SET TASK >>
Starting at the line with "Taking a look, is" in it, reproduce each line below through the last one, exactly, and include nothing else.

------------------------------------

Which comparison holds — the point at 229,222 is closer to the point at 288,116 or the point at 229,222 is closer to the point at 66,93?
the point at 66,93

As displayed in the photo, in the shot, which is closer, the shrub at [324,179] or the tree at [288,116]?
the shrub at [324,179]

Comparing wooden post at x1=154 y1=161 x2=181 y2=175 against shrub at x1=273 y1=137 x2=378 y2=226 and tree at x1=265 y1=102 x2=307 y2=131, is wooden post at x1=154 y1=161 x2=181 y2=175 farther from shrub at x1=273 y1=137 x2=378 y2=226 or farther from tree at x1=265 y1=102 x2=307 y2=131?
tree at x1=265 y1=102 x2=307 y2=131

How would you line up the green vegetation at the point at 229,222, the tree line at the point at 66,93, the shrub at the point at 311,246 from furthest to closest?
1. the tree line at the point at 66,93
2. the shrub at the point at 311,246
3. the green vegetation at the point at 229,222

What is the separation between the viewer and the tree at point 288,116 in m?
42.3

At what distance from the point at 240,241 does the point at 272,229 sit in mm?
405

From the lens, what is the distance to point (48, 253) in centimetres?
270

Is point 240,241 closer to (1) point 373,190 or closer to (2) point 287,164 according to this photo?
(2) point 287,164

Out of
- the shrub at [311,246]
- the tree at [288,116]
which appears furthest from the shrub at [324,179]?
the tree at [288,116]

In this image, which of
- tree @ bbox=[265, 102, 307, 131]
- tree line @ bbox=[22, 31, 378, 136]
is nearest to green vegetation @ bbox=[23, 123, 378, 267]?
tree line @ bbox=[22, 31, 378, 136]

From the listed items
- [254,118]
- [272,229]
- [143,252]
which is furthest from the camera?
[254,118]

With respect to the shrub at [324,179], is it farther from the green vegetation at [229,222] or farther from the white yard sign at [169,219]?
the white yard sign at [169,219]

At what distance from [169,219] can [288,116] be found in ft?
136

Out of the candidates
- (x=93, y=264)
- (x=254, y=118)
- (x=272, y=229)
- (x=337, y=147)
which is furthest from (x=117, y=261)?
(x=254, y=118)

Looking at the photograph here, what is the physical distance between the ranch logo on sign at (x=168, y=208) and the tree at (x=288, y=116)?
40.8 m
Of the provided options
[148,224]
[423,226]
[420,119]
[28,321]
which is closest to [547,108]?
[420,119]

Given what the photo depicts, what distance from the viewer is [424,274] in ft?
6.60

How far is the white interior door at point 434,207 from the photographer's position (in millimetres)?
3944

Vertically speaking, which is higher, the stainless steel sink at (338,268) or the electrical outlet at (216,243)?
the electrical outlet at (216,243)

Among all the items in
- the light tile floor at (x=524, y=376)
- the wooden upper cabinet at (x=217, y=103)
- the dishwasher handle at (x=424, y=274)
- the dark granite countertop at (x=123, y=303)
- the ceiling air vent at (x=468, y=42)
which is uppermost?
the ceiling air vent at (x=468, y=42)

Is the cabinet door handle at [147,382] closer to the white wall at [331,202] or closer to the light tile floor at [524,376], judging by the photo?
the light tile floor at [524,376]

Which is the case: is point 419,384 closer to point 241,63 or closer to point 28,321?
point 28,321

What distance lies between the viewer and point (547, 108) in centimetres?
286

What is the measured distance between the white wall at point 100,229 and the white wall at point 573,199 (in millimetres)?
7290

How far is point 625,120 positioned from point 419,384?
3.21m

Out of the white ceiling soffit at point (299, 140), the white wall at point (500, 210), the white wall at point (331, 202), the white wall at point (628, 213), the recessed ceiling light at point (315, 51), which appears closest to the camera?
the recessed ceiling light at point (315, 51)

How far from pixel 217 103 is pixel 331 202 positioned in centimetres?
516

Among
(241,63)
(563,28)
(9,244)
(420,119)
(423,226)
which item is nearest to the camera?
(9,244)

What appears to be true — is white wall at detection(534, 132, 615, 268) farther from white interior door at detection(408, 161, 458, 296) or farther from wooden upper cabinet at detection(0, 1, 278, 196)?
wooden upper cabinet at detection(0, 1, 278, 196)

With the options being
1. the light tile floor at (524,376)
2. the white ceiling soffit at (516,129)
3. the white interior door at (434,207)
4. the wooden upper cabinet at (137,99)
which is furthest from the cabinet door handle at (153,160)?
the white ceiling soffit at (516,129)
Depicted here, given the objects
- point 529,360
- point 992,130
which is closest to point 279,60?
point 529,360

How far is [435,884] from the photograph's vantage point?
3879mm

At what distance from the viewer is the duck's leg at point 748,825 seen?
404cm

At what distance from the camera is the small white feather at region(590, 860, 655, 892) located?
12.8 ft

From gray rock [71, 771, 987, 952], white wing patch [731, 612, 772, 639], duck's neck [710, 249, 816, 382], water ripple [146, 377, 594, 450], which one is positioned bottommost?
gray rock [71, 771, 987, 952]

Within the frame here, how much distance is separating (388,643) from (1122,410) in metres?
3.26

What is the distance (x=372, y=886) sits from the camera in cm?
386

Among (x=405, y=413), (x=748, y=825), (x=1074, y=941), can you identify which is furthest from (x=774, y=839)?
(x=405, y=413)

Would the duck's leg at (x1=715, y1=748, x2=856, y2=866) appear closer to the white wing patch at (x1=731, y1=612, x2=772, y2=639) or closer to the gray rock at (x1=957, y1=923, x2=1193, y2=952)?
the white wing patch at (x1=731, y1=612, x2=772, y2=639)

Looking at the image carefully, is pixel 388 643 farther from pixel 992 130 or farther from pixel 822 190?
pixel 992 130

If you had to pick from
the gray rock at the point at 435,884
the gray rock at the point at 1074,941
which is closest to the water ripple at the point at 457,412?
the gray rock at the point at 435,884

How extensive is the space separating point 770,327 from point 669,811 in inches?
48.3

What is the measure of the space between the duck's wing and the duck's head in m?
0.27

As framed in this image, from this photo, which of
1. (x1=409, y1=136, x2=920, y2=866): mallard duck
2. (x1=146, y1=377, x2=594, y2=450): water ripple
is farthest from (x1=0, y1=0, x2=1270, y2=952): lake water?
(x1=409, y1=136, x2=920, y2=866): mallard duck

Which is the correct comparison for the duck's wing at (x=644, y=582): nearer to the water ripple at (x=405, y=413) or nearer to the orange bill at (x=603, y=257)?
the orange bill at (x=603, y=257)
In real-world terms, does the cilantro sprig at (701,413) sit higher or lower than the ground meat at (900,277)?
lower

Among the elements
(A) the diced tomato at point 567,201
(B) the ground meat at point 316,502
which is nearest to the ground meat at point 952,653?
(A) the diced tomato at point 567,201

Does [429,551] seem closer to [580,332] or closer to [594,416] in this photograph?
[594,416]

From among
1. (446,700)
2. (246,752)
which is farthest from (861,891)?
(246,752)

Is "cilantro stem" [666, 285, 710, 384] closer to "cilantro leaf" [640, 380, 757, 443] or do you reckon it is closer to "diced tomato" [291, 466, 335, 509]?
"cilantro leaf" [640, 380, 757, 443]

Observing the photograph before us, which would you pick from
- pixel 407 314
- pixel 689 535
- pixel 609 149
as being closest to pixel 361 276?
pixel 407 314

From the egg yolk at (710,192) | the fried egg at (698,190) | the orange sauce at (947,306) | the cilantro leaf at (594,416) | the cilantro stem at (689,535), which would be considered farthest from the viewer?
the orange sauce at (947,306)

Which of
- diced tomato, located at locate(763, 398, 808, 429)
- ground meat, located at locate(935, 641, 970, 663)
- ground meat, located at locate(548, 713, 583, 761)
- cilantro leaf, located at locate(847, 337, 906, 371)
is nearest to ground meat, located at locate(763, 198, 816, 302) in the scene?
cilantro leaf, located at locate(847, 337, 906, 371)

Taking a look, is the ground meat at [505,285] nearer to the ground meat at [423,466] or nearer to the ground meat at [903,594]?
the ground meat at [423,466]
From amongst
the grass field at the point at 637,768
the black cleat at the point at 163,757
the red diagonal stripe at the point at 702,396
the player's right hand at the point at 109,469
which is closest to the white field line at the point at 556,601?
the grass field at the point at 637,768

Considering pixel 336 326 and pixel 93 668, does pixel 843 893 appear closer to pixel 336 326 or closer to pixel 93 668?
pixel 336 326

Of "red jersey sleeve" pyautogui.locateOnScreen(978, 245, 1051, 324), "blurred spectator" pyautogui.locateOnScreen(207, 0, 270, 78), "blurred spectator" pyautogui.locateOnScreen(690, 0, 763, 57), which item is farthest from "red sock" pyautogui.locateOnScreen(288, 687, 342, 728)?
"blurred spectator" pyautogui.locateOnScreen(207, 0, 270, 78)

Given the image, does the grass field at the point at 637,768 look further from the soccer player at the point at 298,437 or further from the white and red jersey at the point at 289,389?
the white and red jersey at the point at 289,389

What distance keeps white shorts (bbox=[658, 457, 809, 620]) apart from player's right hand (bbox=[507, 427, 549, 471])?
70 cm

------------------------------------

THE RESULT >>
Taking a look, is the ground meat at [505,285] nearer to the ground meat at [423,466] or nearer to the ground meat at [903,594]?
the ground meat at [423,466]
From amongst
the grass field at the point at 637,768
the black cleat at the point at 163,757
the red diagonal stripe at the point at 702,396
the player's right hand at the point at 109,469
which is closest to the white field line at the point at 556,601?
the grass field at the point at 637,768

Considering pixel 336 326 and pixel 93 668, does pixel 843 893 appear closer to pixel 336 326 or closer to pixel 93 668?
pixel 336 326

Of "red jersey sleeve" pyautogui.locateOnScreen(978, 245, 1051, 324), "blurred spectator" pyautogui.locateOnScreen(207, 0, 270, 78), "blurred spectator" pyautogui.locateOnScreen(690, 0, 763, 57), which item is farthest from "red sock" pyautogui.locateOnScreen(288, 687, 342, 728)?
"blurred spectator" pyautogui.locateOnScreen(207, 0, 270, 78)

Given the image, does the grass field at the point at 637,768 look further from the soccer player at the point at 298,437 or further from the white and red jersey at the point at 289,389?
the white and red jersey at the point at 289,389

What distance keeps white shorts (bbox=[658, 457, 809, 620]) apart from player's right hand (bbox=[507, 427, 549, 471])?
70 cm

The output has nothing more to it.